→ Extracted text:
I had such high hopes for the Advent Calendar. This was going to be the year that I Got It Together in time for Christmas, The Making of the Calendar the first of many daily Christmas-related activities I hoped to accomplish. When the kit arrived (all the reviews cheering in my head how Simple! Quick! Easy! and Fun! this was going to be), its precut adhesive-backed components ready to be affixed to the pocket-lined Christmas tree, we cleared the table. The four-year-old immediately took over, carefully studying the accompanying diagram and applying the brightly colored felt pieces exactly as the example showed. For an hour, I felt the blessed peace of unhurried being, as he worked and I admired his focus.
Then, he was ready to move on to something else, and we set the materials aside to finish later. He pulled the whole assembly out several times over the next two days, each time for shorter sessions, and each time, leaving ever-increasing piles of felt stickers and scraps in his wake.
I tried to ignore the voice in my head: if you were a better mom, you wouldn’t let him leave messes like this. If you were more organized, this would be done already. You should be more in control of this project. Despite my attempts to counter argue, recognizing it as my own anxiety rearing its head, I nevertheless became more stressed with each day that we weren’t Finished-With-The-Calendar-So-We-Can-Celebrate-Advent! We were into the second row of pockets by now, each passing day a reminder that I so didn’t Have it Together. Behind again.

→ Dataset extract:
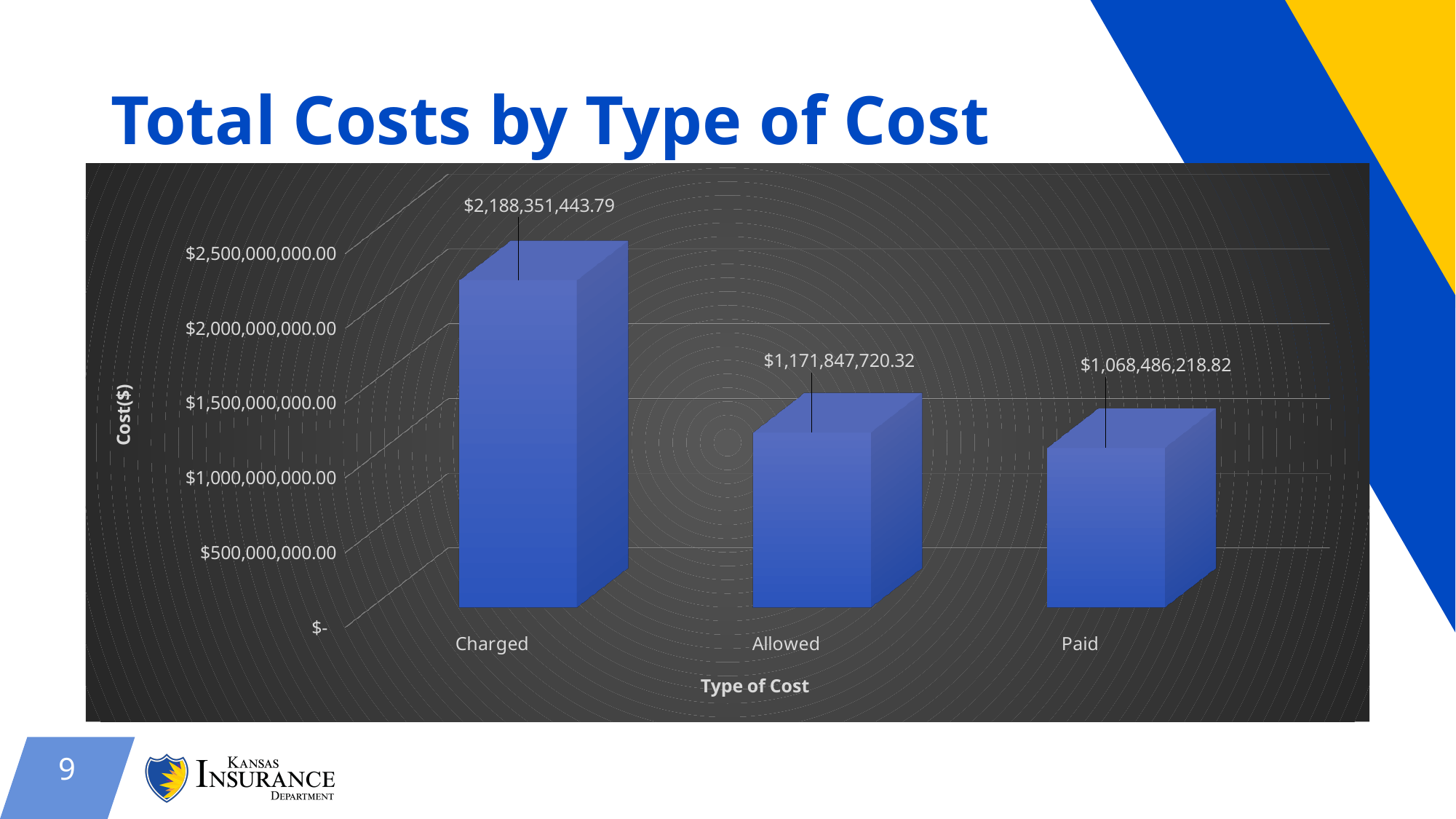
What is the difference between the Charged and Allowed values? $1,016,503,723.47 What kind of chart is shown on the slide? Bar chart Which type of cost has the highest total? Charged Which is larger, the value for Charged or the value for Paid? Charged What is the value for Allowed? $1,171,847,720.32 How many types of cost are shown in the chart? 3 What is the difference between the Allowed and Paid values? $103,361,501.50 Which type of cost has the lowest total? Paid What is the value for Charged? $2,188,351,443.79 Is the value for Charged greater or less than $2,000,000,000.00? greater Do the values rise or fall from Charged to Paid along the x axis? Fall What is the value for Paid? $1,068,486,218.82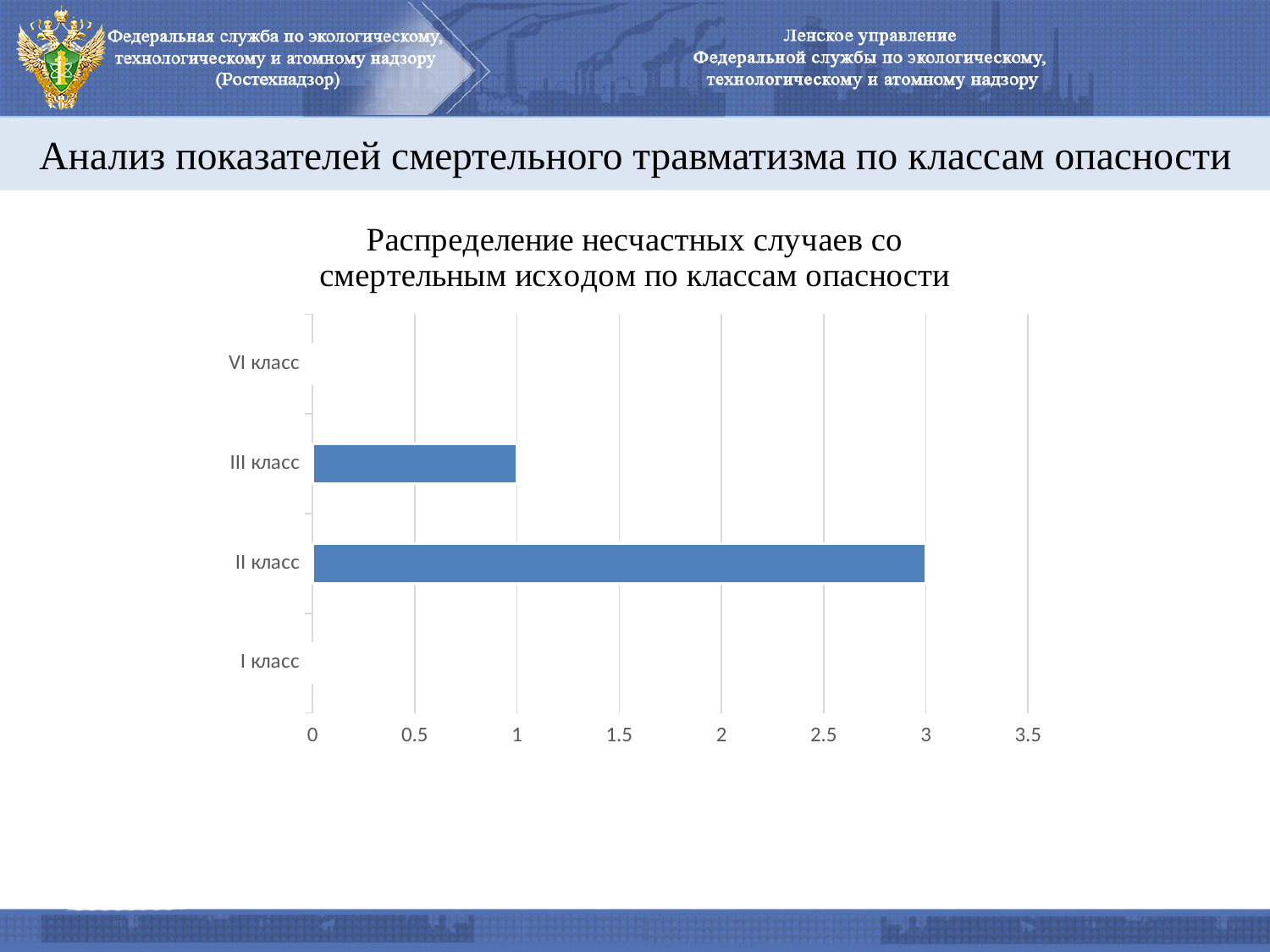
What is the value for II класс in the chart? 3 Is the value for II класс greater or less than 2? greater Is the value for I класс greater or less than 0.5? less What is the difference between the values for II класс and III класс? 2 What is the value for III класс in the chart? 1 Which hazard class has the highest value in the chart? II класс What is the title of the chart? Распределение несчастных случаев со смертельным исходом по классам опасности What kind of chart is shown on the slide? bar chart Which has a larger value, II класс or III класс? II класс How many hazard classes (categories) are listed on the vertical axis of the chart? 4 Is the value for III класс greater or less than 2? less What colour are the bars in the chart? blue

→ Work task: Please copy the Advent calendar piece word for word, everything from "Then, he was" down to "in his wake.". Nothing in the listing is needed here.

→ Finished exercise:
Then, he was ready to move on to something else, and we set the materials aside to finish later. He pulled the whole assembly out several times over the next two days, each time for shorter sessions, and each time, leaving ever-increasing piles of felt stickers and scraps in his wake.